Bucky Badger will make you a promise. If you have the grades and the scores and the luck to get into the University of Wisconsin, and if your family’s income is less than the median, Bucky will give you free tuition and cover your fees.
Under “Bucky’s Tuition Promise,” a program touted by UW-Madison Chancellor Rebecca Blank last week, all Wisconsin families with an income less than the median of $56,000 are eligible for the program.
Of course, it’s a good idea. Blank points out that the program might have the most value for lower-income rural families who have high assets in a family farm but low farm incomes. That, in turn, might serve to stem some of the resentment aimed at the UW and maybe even Madison itself.
But there is a little less here than meets the eye. For one thing, 70 percent of families below the median income already get financial aid that amounts to free tuition. And, if anything, the UW is slow to the dance as six other Big Ten schools already have a similar program. (By the way, there are 14 schools in the Big Ten. This should be a topic of study in the math department or maybe philosophy —which four schools don’t actually exist? — or, probably most appropriately, marketing.)
And here’s the thing that struck me the hardest. The program will only cost $3 million a year and, Blank stressed, not a dime of it will come from taxpayers.
I have two questions: Why aren’t we investing 10 times as much to reach more families and why aren’t I, as a taxpayer, paying for it?
Because, ya know, I’m sending a chunk of change to Foxconn and, if the governor, gets his way, maybe to Kimberly Clark as well. The awful Foxconn deal will cost state taxpayers up to $3 billion and it’s actually north of $4 billion if you add in all the largesse the company is getting from all public entities.
But Blank, no slouch when it comes to politics, apparently found it to be a political imperative to make it clear that she had found private funding sources for the program. It will be paid for by private contributions and some licensing fees.
Apparently, she read the political winds as favoring billions in direct taxpayer payments to a giant corporation but opposing a relative pittance to help lower-income Wisconsin families afford a decent education.
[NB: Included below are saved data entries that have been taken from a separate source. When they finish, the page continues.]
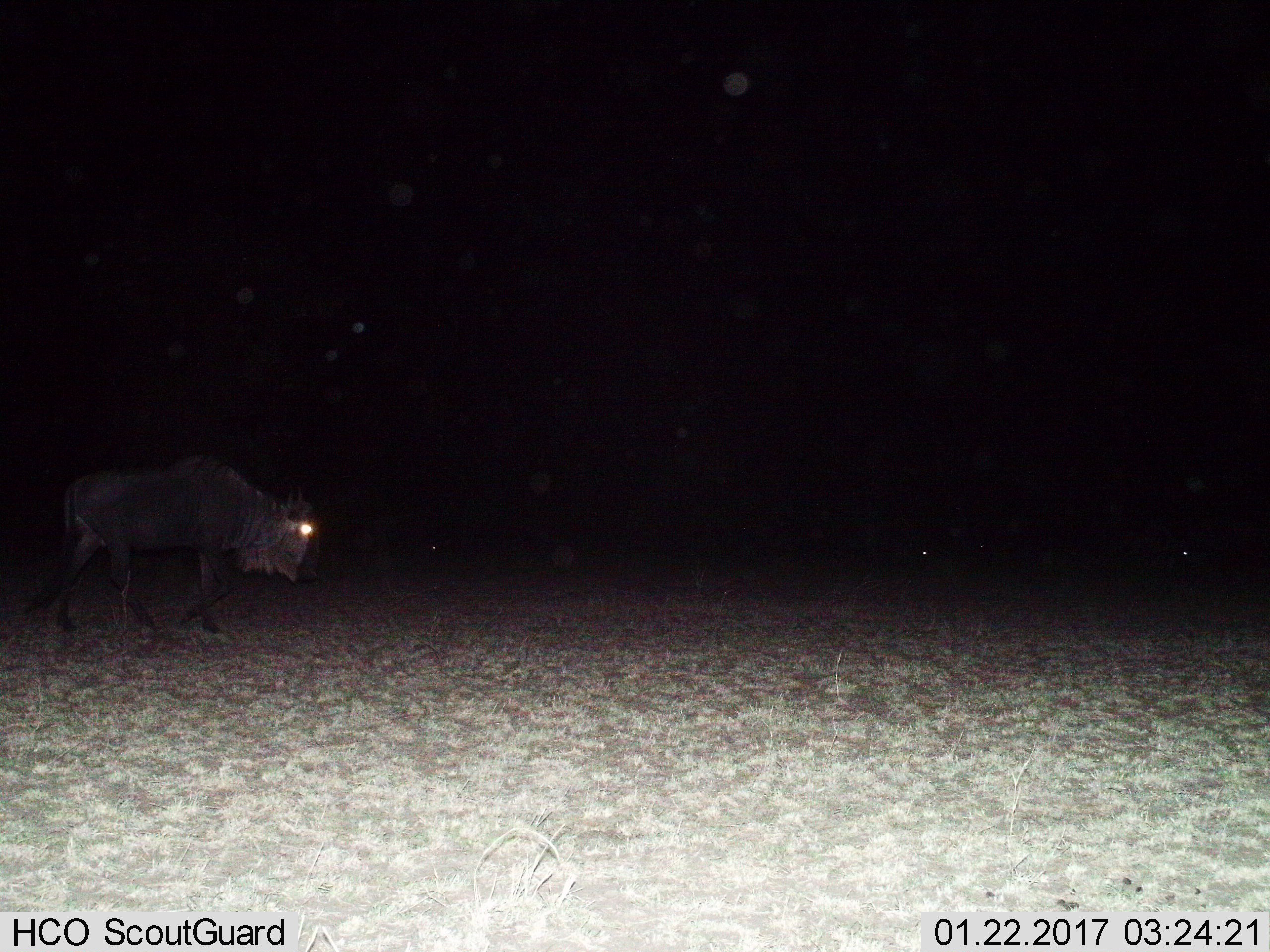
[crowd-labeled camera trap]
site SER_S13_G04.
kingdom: Animalia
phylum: Chordata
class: Mammalia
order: Artiodactyla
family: Bovidae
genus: Connochaetes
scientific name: Connochaetes taurinus taurinus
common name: blue wildebeest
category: wildebeestblue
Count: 1.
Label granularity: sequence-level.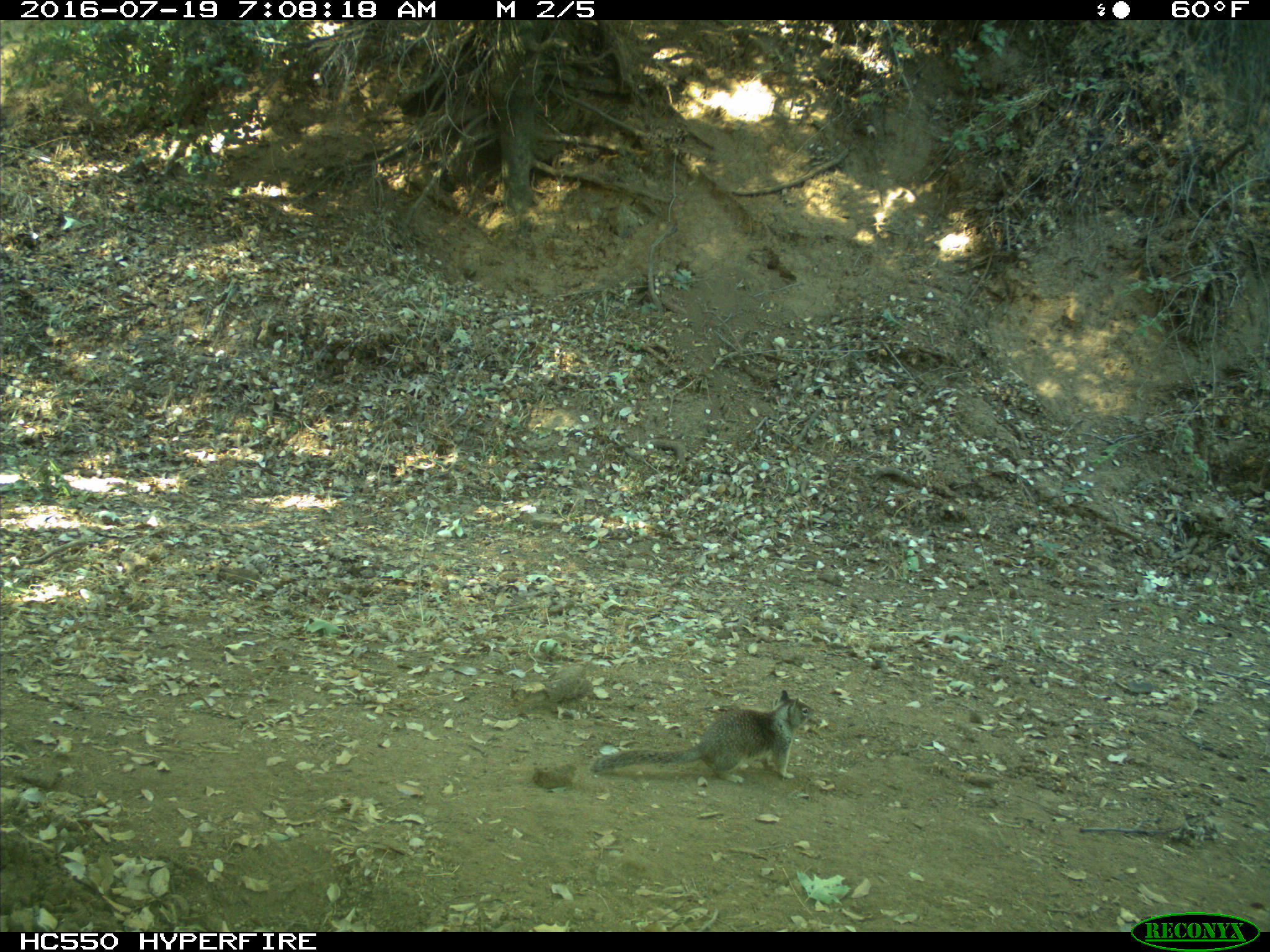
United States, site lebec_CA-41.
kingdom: Animalia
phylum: Chordata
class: Mammalia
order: Rodentia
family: Sciuridae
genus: Otospermophilus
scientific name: Otospermophilus beecheyi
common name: california ground squirrel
Foxconn gets to install two pipelines in Racine County; one to siphon water from Lake Michigan and the other to pour in tax dollars from Madison. Meanwhile, “Bucky’s Promise” is paid for through the equivalent of bake sales.
At the very same meeting, Blank talked about Foxconn’s interest in investing in the UW’s research into artificial intelligence, automated vehicles and cancer. That’s great, but also ironic. Would state legislators invest directly in any of that research? No, they’ve cut the UW’s budget for years and provided it with only a modest increase in the last budget.
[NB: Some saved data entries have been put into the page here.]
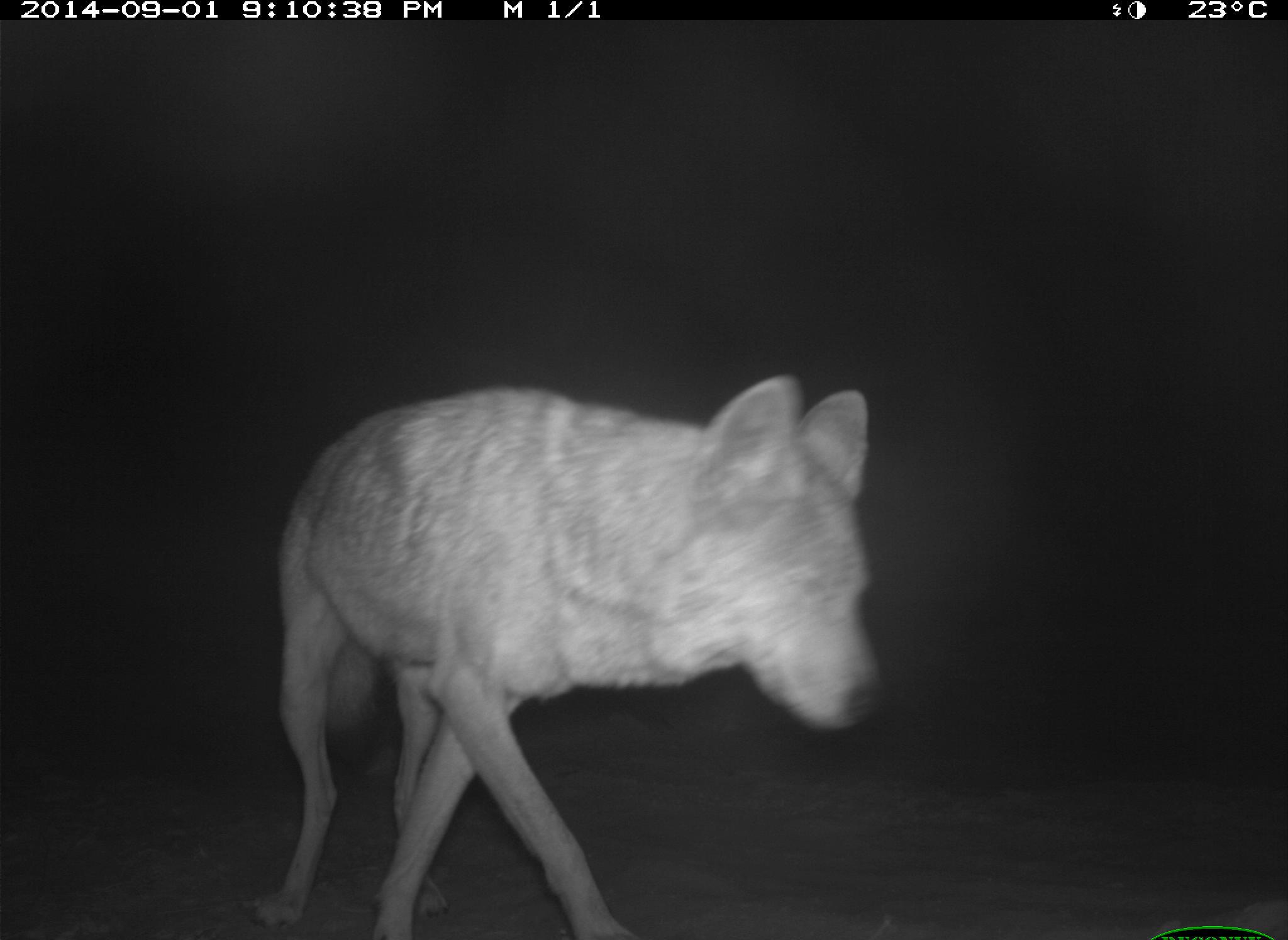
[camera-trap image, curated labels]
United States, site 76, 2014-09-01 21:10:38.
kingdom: Animalia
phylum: Chordata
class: Mammalia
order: Carnivora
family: Canidae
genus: Canis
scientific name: Canis latrans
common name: coyote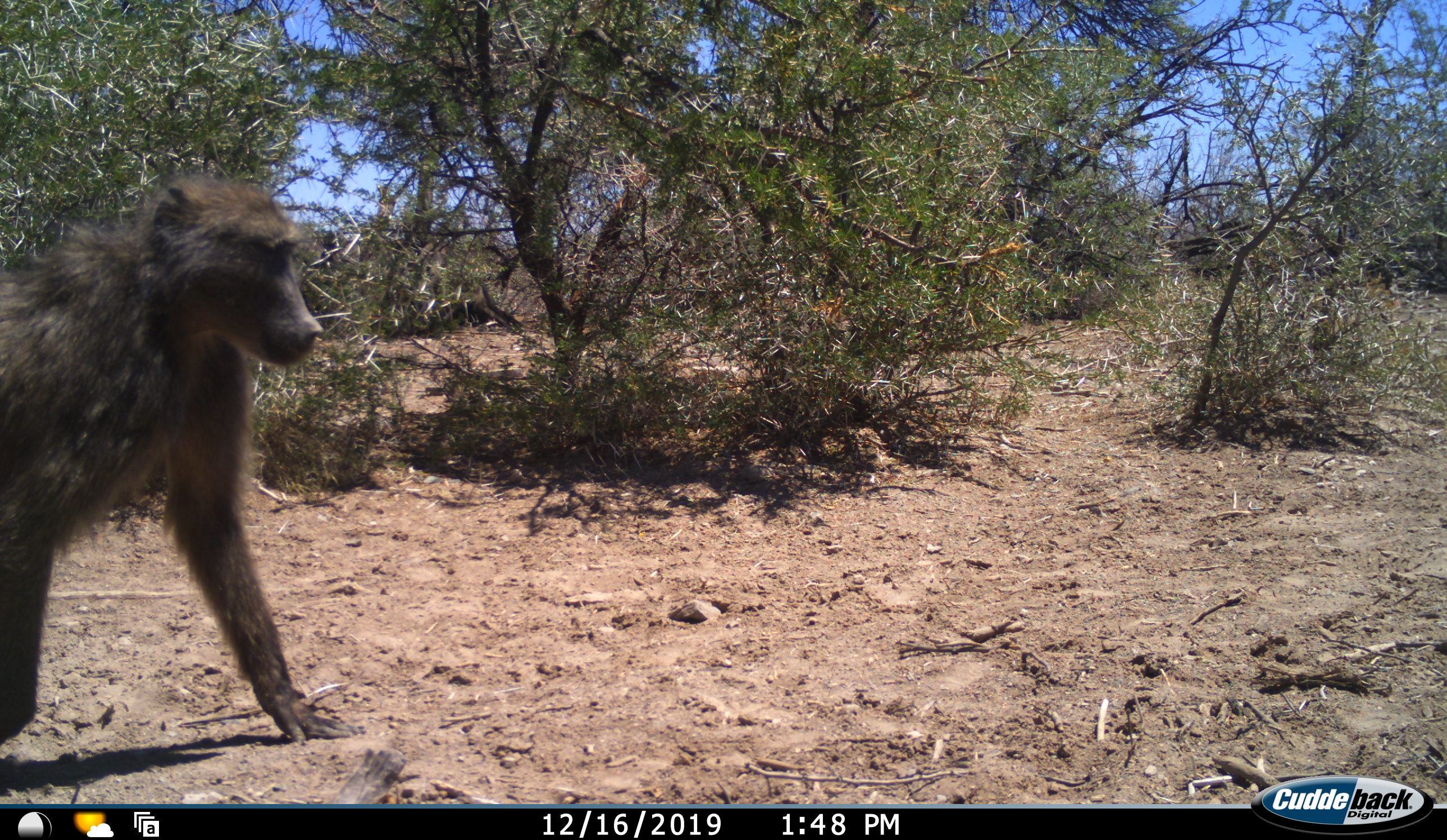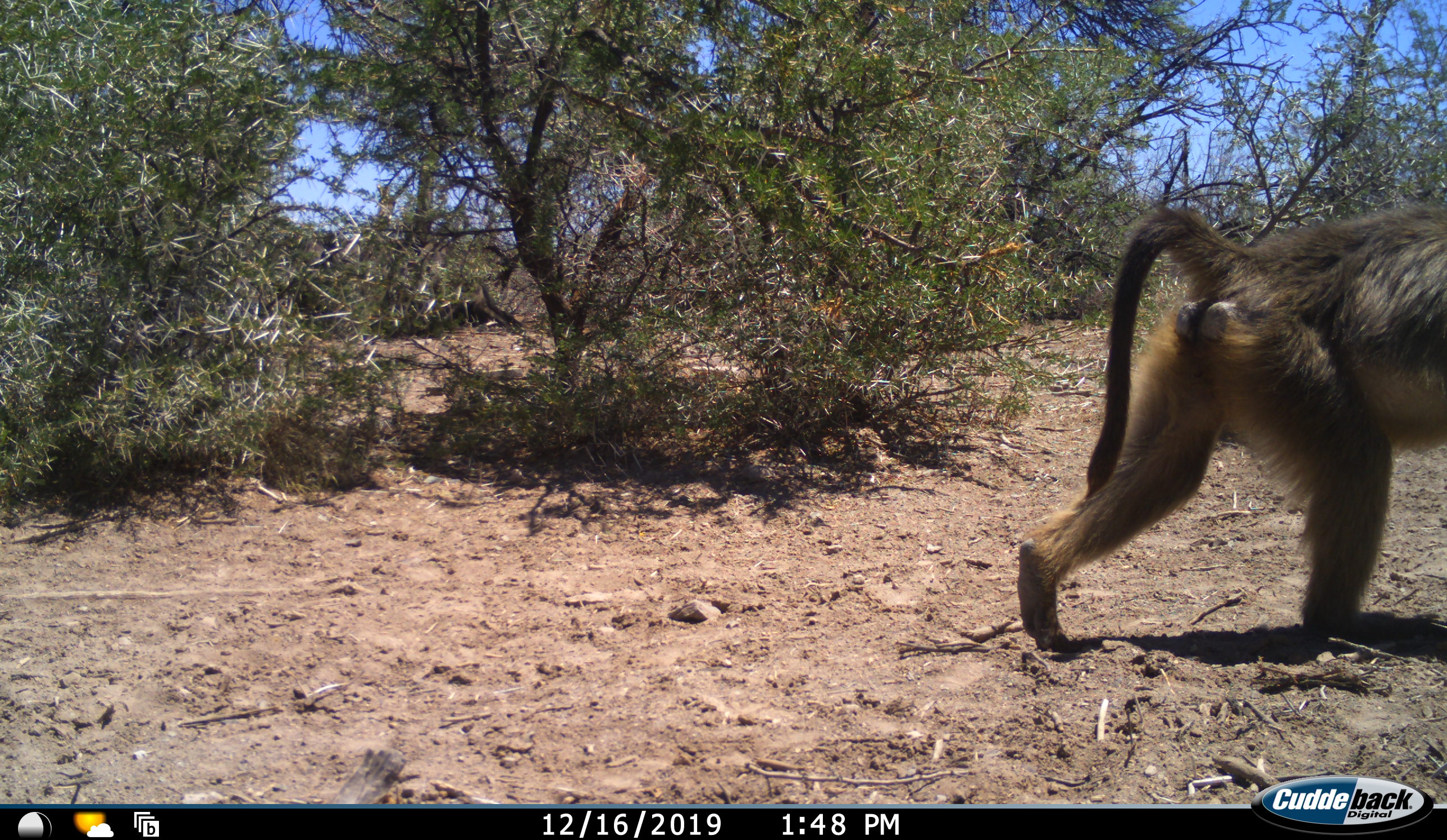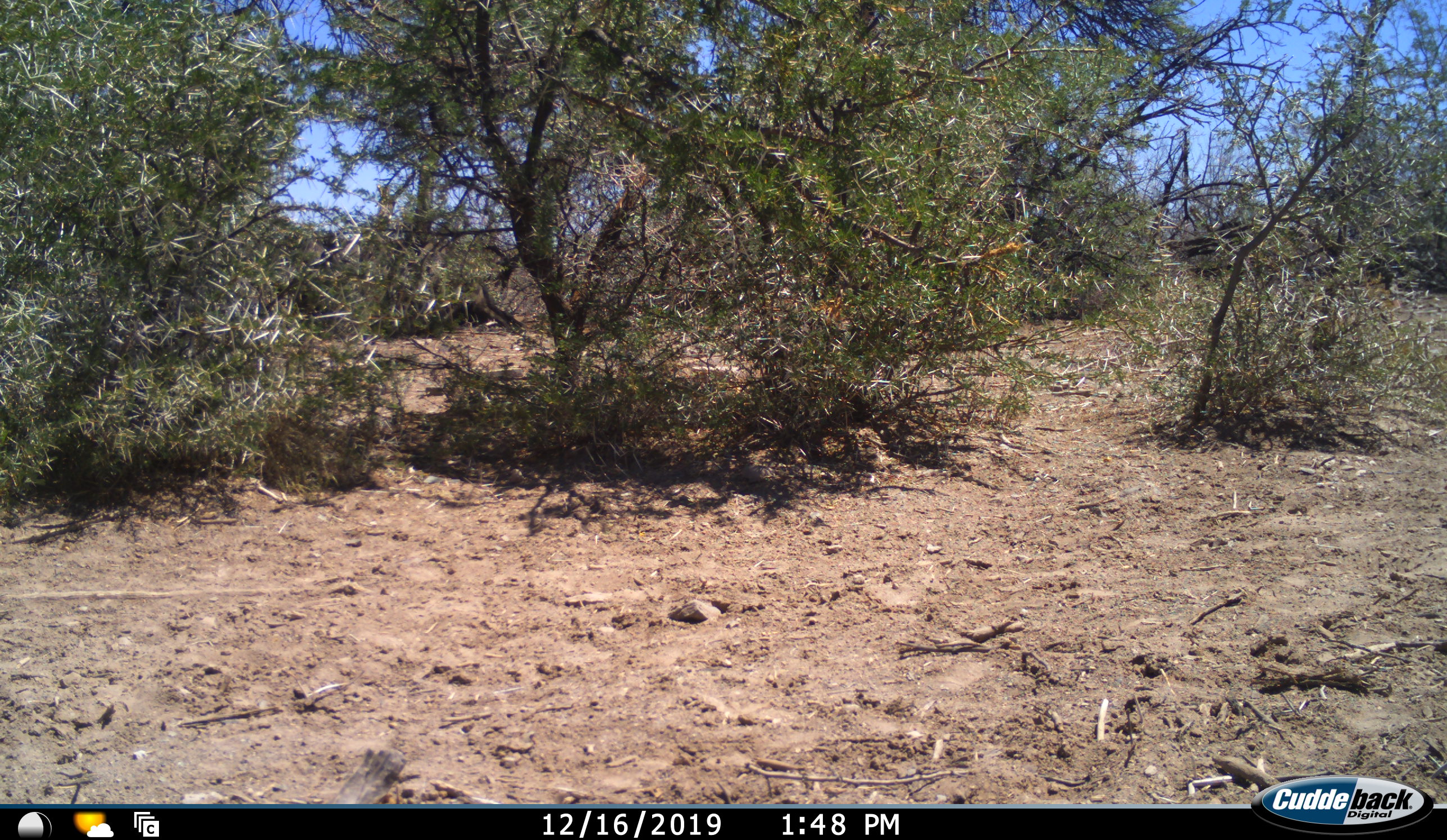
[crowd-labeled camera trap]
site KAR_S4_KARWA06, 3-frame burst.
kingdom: Animalia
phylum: Chordata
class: Mammalia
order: Primates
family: Cercopithecidae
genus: Papio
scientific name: Papio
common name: baboon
Baboon (Papio), count 1. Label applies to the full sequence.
But Foxconn can essentially recycle some of its state taxpayer handout, give it to the UW for things the UW should be able to afford to do anyway, and get credit for it. It’s like giving your kid $100 to go buy you a Father’s Day present. Honey, that was so thoughtful! You shouldn’t have!
All of this just highlights the messed up priorities of our current politics and policies. Billions for billionaires; bake sales for Bucky and his promise.